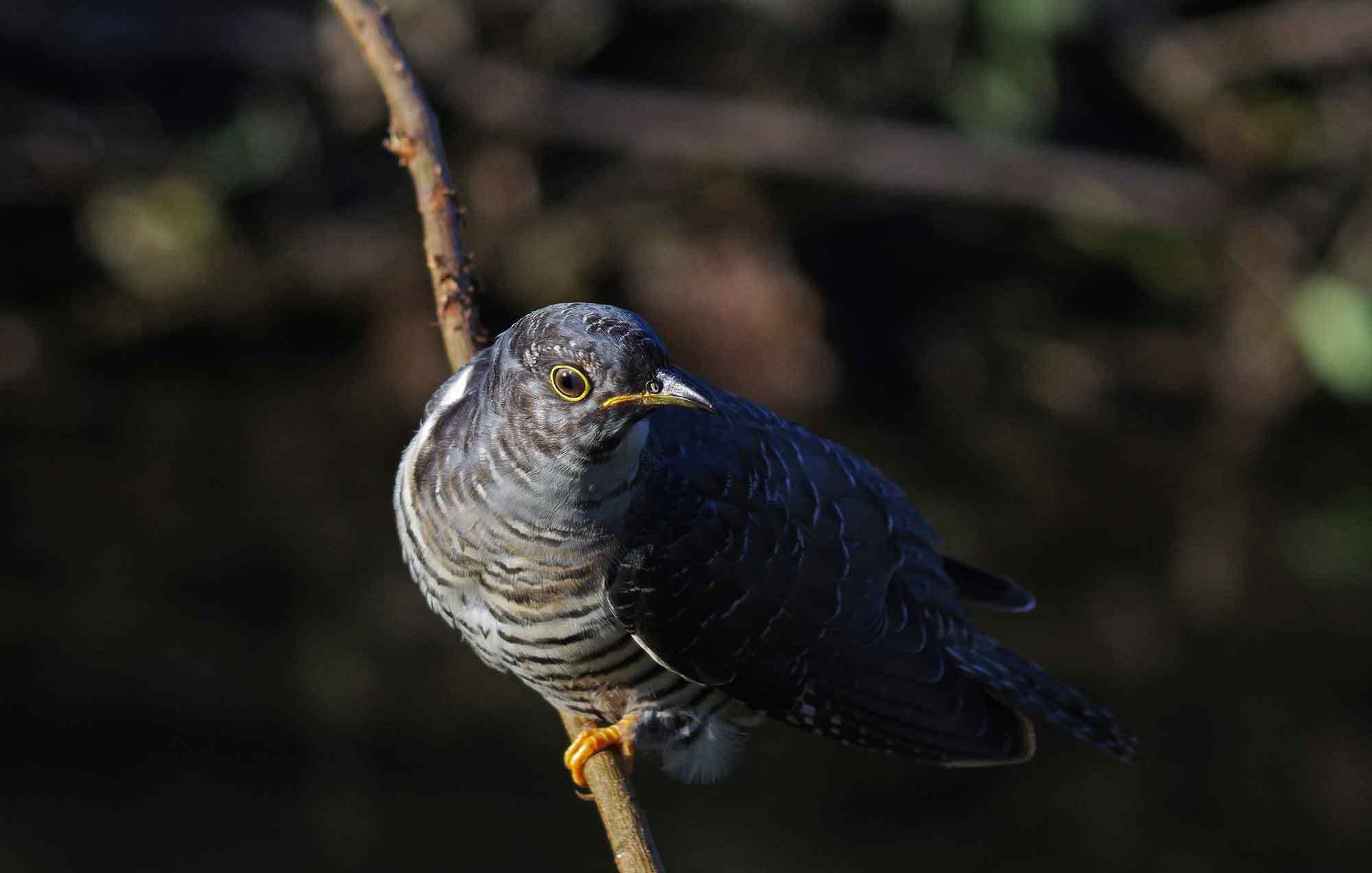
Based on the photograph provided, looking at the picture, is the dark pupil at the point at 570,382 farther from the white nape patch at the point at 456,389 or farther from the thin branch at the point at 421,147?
the thin branch at the point at 421,147

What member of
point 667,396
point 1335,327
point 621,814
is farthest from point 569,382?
point 1335,327

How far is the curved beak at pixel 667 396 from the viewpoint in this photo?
254 centimetres

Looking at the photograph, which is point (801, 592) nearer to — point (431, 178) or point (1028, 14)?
point (431, 178)

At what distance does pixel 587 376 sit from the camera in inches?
101

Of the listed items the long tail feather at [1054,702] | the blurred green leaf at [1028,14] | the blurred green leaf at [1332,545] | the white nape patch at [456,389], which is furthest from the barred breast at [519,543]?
the blurred green leaf at [1028,14]

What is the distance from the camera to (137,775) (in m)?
5.91

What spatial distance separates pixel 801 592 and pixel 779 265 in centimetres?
607

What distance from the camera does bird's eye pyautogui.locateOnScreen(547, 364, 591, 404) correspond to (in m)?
2.58

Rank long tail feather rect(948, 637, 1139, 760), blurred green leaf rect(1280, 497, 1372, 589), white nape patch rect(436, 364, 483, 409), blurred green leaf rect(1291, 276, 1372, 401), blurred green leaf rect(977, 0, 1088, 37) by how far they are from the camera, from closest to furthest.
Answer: white nape patch rect(436, 364, 483, 409) < long tail feather rect(948, 637, 1139, 760) < blurred green leaf rect(1280, 497, 1372, 589) < blurred green leaf rect(977, 0, 1088, 37) < blurred green leaf rect(1291, 276, 1372, 401)

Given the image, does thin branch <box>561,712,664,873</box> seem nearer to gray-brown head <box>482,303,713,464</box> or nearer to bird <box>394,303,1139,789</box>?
bird <box>394,303,1139,789</box>

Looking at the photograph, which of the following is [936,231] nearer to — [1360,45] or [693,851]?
[1360,45]

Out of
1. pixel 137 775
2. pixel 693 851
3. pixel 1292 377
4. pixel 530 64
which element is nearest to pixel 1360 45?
pixel 1292 377

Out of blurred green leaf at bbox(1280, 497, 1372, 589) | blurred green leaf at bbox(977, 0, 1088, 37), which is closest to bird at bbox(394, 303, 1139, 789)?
blurred green leaf at bbox(1280, 497, 1372, 589)

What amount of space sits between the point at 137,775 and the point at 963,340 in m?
5.44
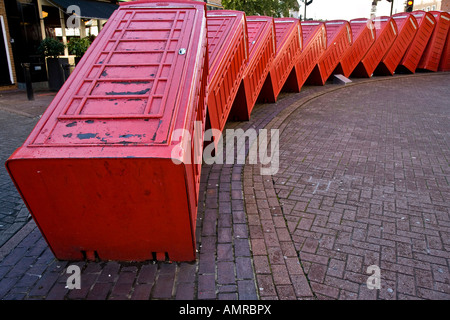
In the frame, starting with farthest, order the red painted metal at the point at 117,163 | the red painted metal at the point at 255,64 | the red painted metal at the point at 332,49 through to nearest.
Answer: the red painted metal at the point at 332,49
the red painted metal at the point at 255,64
the red painted metal at the point at 117,163

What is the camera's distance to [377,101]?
34.8ft

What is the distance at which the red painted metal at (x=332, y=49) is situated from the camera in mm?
12555

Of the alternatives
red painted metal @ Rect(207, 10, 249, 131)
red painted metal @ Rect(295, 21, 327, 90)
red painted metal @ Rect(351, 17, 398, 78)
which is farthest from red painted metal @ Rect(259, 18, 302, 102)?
red painted metal @ Rect(351, 17, 398, 78)

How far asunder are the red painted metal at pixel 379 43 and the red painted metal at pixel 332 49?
1.67 m

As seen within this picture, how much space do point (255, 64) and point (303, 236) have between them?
5189 mm

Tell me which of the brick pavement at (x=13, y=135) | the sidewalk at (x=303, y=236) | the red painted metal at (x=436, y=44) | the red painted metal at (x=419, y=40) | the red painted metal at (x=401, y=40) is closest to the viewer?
the sidewalk at (x=303, y=236)

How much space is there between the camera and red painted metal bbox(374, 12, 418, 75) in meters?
15.0

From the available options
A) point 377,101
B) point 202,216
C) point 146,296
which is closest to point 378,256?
point 202,216

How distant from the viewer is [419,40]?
15938 millimetres

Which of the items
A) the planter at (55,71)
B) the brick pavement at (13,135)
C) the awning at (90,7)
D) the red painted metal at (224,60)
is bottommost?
the brick pavement at (13,135)

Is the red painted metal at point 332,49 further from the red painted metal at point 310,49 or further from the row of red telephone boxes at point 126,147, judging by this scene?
the row of red telephone boxes at point 126,147

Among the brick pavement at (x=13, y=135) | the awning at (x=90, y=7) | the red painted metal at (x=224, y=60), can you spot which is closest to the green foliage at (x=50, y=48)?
the brick pavement at (x=13, y=135)

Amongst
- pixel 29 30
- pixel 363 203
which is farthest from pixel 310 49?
pixel 29 30
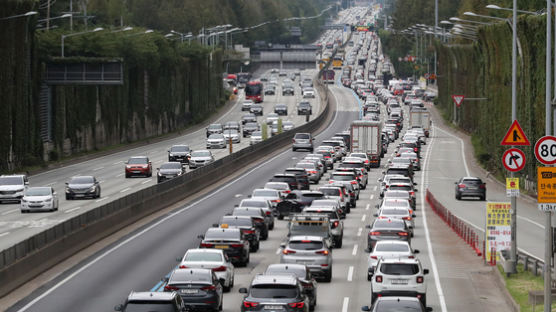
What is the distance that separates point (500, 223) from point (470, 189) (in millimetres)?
29646

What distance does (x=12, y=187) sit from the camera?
198 feet

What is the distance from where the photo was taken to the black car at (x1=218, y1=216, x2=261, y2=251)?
4216 cm

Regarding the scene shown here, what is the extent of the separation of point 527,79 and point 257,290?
149 feet

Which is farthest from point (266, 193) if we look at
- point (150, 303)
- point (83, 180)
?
point (150, 303)

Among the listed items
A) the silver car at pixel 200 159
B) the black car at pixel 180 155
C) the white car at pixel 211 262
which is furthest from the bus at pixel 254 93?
the white car at pixel 211 262

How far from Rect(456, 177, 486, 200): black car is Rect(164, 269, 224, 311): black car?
4014cm

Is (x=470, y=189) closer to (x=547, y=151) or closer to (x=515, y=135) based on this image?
(x=515, y=135)

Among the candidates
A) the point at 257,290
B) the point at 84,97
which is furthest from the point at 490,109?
the point at 257,290

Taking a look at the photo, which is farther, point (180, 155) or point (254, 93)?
point (254, 93)

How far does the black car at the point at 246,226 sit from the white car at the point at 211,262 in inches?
368

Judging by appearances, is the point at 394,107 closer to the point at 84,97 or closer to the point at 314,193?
the point at 84,97

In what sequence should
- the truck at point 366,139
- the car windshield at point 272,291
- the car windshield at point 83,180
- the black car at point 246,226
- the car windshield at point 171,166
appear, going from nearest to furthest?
the car windshield at point 272,291 < the black car at point 246,226 < the car windshield at point 83,180 < the car windshield at point 171,166 < the truck at point 366,139

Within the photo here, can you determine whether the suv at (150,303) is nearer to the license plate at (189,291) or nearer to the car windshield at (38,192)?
the license plate at (189,291)

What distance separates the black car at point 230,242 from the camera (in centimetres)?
3722
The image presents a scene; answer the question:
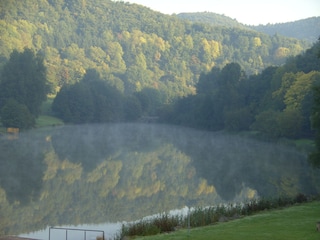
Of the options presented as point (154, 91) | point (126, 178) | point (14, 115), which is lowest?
point (126, 178)

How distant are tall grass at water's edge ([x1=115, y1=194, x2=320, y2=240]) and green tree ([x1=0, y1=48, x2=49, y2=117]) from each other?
257 feet

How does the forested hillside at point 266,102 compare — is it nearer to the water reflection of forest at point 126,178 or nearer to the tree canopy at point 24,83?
the water reflection of forest at point 126,178

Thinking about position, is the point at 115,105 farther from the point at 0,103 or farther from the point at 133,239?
the point at 133,239

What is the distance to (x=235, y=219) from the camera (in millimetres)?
24703

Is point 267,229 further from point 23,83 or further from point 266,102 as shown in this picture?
point 23,83

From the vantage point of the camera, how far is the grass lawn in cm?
1830

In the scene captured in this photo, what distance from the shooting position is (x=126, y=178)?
44719 millimetres

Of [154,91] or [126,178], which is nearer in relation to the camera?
[126,178]

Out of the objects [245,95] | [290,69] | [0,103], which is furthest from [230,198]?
[0,103]

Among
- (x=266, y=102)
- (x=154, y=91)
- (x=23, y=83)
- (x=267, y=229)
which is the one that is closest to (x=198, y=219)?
(x=267, y=229)

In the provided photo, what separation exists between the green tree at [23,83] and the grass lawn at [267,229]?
8213cm

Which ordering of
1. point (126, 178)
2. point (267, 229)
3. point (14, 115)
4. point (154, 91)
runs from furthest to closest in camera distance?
point (154, 91)
point (14, 115)
point (126, 178)
point (267, 229)

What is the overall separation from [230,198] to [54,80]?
4345 inches

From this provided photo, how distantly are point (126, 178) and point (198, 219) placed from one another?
20651mm
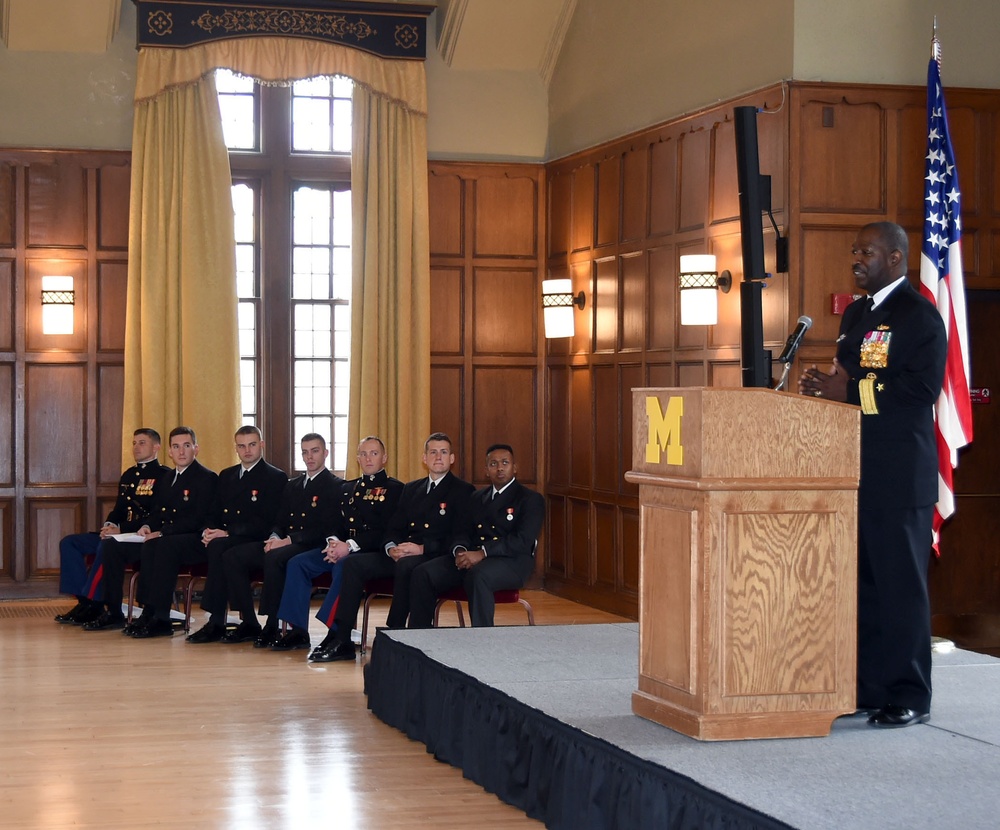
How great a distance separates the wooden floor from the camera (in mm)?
4156

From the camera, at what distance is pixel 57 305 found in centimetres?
899

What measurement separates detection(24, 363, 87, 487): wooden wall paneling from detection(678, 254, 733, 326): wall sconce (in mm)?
4181

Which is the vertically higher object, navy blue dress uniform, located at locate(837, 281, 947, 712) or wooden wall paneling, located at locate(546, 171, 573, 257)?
wooden wall paneling, located at locate(546, 171, 573, 257)

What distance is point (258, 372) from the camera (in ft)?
31.5

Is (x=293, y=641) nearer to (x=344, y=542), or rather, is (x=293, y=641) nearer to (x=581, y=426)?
(x=344, y=542)

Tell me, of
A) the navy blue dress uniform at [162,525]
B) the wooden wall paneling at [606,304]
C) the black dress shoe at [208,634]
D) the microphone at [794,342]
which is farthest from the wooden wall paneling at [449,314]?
the microphone at [794,342]

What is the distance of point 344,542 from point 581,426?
2543 millimetres

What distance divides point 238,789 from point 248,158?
234 inches

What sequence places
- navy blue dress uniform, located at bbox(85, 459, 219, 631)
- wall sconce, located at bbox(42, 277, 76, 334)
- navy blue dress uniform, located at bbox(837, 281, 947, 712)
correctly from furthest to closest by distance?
wall sconce, located at bbox(42, 277, 76, 334)
navy blue dress uniform, located at bbox(85, 459, 219, 631)
navy blue dress uniform, located at bbox(837, 281, 947, 712)

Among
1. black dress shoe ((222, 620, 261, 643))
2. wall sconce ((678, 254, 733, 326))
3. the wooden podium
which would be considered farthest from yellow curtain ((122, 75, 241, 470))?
the wooden podium

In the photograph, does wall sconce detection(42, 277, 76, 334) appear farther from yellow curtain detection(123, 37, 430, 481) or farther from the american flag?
the american flag

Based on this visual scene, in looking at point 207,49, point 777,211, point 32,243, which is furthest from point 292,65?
point 777,211

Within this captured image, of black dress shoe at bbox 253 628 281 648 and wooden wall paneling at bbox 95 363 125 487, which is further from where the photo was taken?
wooden wall paneling at bbox 95 363 125 487

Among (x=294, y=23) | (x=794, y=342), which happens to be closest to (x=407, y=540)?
(x=794, y=342)
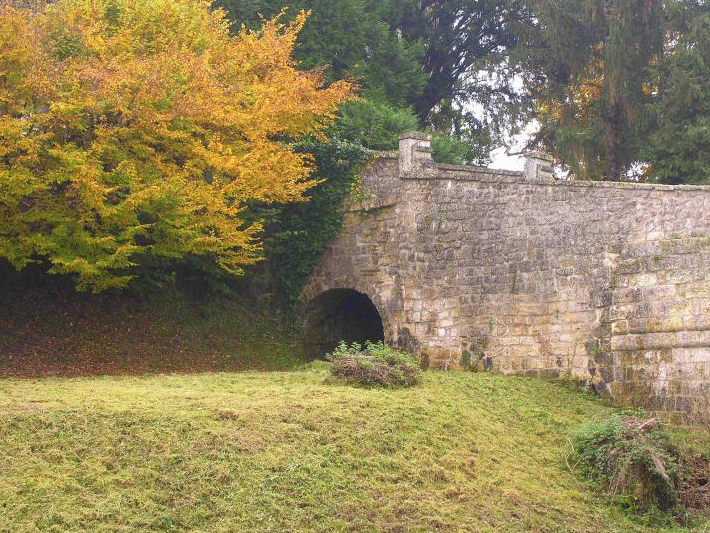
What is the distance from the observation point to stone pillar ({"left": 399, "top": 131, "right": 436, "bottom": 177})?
61.6 ft

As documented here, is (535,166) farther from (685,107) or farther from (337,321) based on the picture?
(685,107)

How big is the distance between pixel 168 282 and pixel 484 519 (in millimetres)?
10582

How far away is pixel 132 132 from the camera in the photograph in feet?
54.1

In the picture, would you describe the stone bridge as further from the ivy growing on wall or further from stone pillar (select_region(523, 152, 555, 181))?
the ivy growing on wall

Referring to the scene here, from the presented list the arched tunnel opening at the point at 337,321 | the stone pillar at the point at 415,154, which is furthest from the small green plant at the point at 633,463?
the arched tunnel opening at the point at 337,321

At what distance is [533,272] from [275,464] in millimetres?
7693

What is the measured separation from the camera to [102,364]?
56.2 ft

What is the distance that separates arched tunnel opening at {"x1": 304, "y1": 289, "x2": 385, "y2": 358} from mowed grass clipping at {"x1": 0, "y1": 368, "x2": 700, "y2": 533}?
6690mm

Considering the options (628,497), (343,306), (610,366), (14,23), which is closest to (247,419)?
(628,497)

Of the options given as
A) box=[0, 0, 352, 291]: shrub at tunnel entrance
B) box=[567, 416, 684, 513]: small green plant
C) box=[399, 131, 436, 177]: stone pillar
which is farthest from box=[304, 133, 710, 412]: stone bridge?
box=[567, 416, 684, 513]: small green plant

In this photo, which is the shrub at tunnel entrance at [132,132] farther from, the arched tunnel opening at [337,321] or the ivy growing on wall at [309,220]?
the arched tunnel opening at [337,321]

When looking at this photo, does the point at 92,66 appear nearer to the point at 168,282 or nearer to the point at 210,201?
the point at 210,201

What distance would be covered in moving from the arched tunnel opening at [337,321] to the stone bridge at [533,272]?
0.08 m

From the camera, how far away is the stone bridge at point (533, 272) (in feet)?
50.2
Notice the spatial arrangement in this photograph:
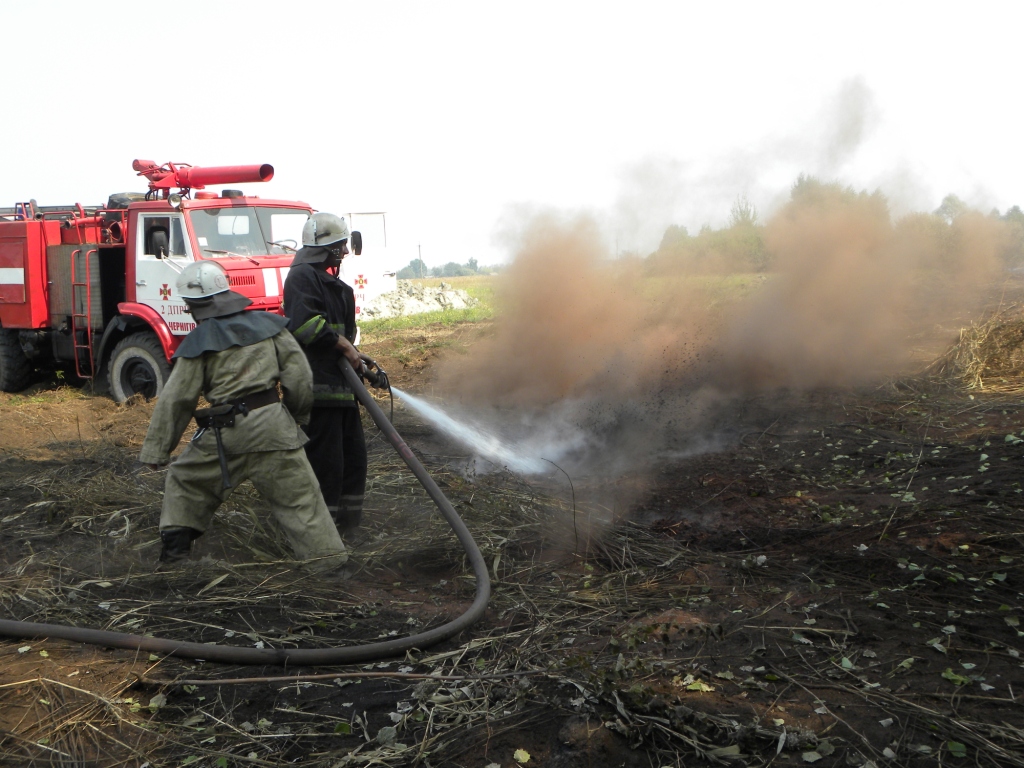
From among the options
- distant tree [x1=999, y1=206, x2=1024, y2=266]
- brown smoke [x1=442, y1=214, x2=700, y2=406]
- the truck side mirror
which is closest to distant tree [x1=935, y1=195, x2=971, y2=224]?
distant tree [x1=999, y1=206, x2=1024, y2=266]

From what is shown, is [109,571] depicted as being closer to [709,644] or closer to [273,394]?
[273,394]

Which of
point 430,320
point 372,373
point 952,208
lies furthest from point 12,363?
point 952,208

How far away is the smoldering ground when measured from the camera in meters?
9.17

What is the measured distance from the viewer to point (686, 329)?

--------------------

(Work to do): Extract the entries from the line containing "Of [154,91] or" through the line containing "4345 inches", both included, and copy them verbatim.

(Final result):
Of [154,91] or [126,178], which is nearer in relation to the camera?
[126,178]

Out of the objects [245,95] | [290,69] | [0,103], which is furthest from [230,198]?
[0,103]

Among
- (x=266, y=102)
- (x=154, y=91)
- (x=23, y=83)
- (x=267, y=229)
which is the one that is closest to (x=198, y=219)?
(x=267, y=229)

In the provided photo, what separation exists between the green tree at [23,83] and the grass lawn at [267,229]?
8213cm

Which ordering of
1. point (126, 178)
2. point (267, 229)
3. point (14, 115)
4. point (154, 91)
runs from furthest to closest in camera distance?
point (154, 91)
point (14, 115)
point (126, 178)
point (267, 229)

What is the overall separation from [230,198] to [54,80]?
4345 inches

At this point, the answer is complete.